Et l'istesso ho inteso da Gervasio di Giuliano, et come fosse andato lui e sua moglie dalla detta Domeneghina a voler che restituisse la sanità al bestiame.

2. Eadem die.

Coram magnifico concilio Burmii etc., Ioannes Iacobus Marnus consiliarius interogatus.

R. Sono sette o otto giorni, vel circa che intesi da Gervasio di Giuliano come che Catarina sopranominata sia gravida. Gli dimandai come lo sapesse. Mi disse haverlo inteso da Christofero de Pezel. Di più l'istesso ho sentito a dire di mio cugnato Domenigo del Gaglia, che la detta Caterina sia gravida, et che l'habbi inteso da Giovanni Antonio della Gotarda. Di più dice haver inteso da mio cugnato Vidal di Gioan del Folonaro (25) di Semogo, come che tre di loro sono stati in un letto, cioè Caterina di Bartolomeo di Gaspar Posclaino (26) et una figliola di Giovanni Cottin et Domenico di Antonio Cottol, et come che l'istesso Domenico se n'à vantato (d) di questo con Christofer del Valar et altri.

I. a dir la verità quello sappi et habbi inteso de voci et fama di Domenica quondam di Vas di Zoanolin Trameiro (27) de Isolacia.

R. Se dice che la sia strega.

I. se sa l'occasione di tal imputatione.

R. Perché molti si lamentano de pochi boni andamenti di lei, particolarmente de fatturatione de bestiami, come si potrà examinare Bartolomè di P[ietr]o Lazer, detto di Menena, qual dise che, essendo dentro al monte in Valeia, viddi a venir duoi lupi, uno più grande di l'altro, li quali gli traversorno il prato et caminavano senza timore, pian piano, e lui per curiosità li andò dreto a veder dove andavano. Cossì arivato doppo un dossetto, non più li vidde, ma ivi ritrovò nel ajrale dove (e) si [trova] ancora del carbone due donne, cioè questa Domenica, detta la Chierica, con sua figliola Domenighina.

Interogatus.

R. Si potrà examinare mia cugnada, moglie di Gervas di Giuliano, per nome Malgherta, (28) come che questa Chierica li dimandò il vestidello che portava il suo putto. Essa gli rispose che ben ne haveva fatto un di novo al putto, ma che li faceva bisogno ancora di quello per mandarlo tal volta, et come, passati doi o 3 giorni, il putto della detta Malgherta s'infermò. Questa Malgherta senza dir altro mandò il vestidello a Domenega, le quali doi donne doppo pochi giorni, ritrovandosi da compagnia, Domenica disse a Malgherta: Vedi mó (29) che il mio putto porta il vestito et il vostro figliolo guarisse? Di più ho inteso de Balsar di Sc[i]uett, come che Christofero Pogliatto quondam di Lorenzo, havendo dimandato la nominata Domenega Chierica per lavorante, a falcolare, (30) essendo esso Christofero andato sul campo a principiare il lavoro, la detta Domenega vi andé per lavorarli, e cossì andò adreto al detto Christofero che non s'accorse e li mise le mani alla testa, e come che di subito al detto Christofero li vene gran furia di testa, che non ritrovava riposo. Et essendo esso per il dolore che haveva ritirato fori in tablato, gli venne in pensiero che costei gli havesse fatto qualche malia. Cossì ritornò dentro nel campo e disse alla detta Domenega che, se non gli restituiva la sanità, che la voleva scanare. Essa li disse che non bisognava haver cattiva cretta, (31) che saria guarito. E cossì disse che Dio e la Vergine Maria gli dasse la sanità, et come di subito li passò via tutto il male.

- [Materiale fornito]
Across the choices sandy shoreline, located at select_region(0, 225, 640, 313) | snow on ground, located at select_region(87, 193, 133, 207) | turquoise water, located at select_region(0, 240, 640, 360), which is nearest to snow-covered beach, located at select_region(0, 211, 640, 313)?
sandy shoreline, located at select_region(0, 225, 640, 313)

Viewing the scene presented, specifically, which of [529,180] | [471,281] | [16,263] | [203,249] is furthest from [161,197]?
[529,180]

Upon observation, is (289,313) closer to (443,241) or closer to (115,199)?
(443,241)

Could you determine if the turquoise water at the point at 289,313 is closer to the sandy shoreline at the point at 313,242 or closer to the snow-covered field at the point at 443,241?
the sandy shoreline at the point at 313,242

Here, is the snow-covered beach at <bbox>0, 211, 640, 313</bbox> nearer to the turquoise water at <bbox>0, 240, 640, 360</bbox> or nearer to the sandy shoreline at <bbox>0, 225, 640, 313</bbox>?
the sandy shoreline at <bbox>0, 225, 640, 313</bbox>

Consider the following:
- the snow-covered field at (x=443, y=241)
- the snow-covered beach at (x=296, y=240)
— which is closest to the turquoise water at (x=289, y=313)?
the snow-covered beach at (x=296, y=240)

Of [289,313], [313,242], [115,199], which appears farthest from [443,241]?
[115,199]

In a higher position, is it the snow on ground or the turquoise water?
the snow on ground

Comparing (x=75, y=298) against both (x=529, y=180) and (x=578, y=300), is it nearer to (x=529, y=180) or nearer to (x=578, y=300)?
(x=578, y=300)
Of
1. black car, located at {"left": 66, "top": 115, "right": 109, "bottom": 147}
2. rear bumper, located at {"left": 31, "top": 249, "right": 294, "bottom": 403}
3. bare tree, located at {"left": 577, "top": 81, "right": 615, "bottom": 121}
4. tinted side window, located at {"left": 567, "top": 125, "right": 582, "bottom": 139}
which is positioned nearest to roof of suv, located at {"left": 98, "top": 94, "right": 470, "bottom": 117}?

- [Compito da svolgere] Stabilisci se ciascuna affermazione concorda con il brano, rispondendo sì o no e riportando alla lettera le parole del brano che lo decidono: (a) Marnus ha saputo da Gervasio di Giuliano, circa sette o otto giorni prima, che Catarina è incinta; (b) Bartolomè vide arrivare tre lupi; (c) il male di Christofero passò lentamente nel corso di alcuni giorni. Le voci non hanno alcun rapporto con il brano.

- [Risposta]
(a) Sì: "Sono sette o otto giorni, vel circa che intesi da Gervasio di Giuliano come che Catarina sopranominata sia gravida."
(b) No: "viddi a venir duoi lupi"
(c) No: "et come di subito li passò via tutto il male."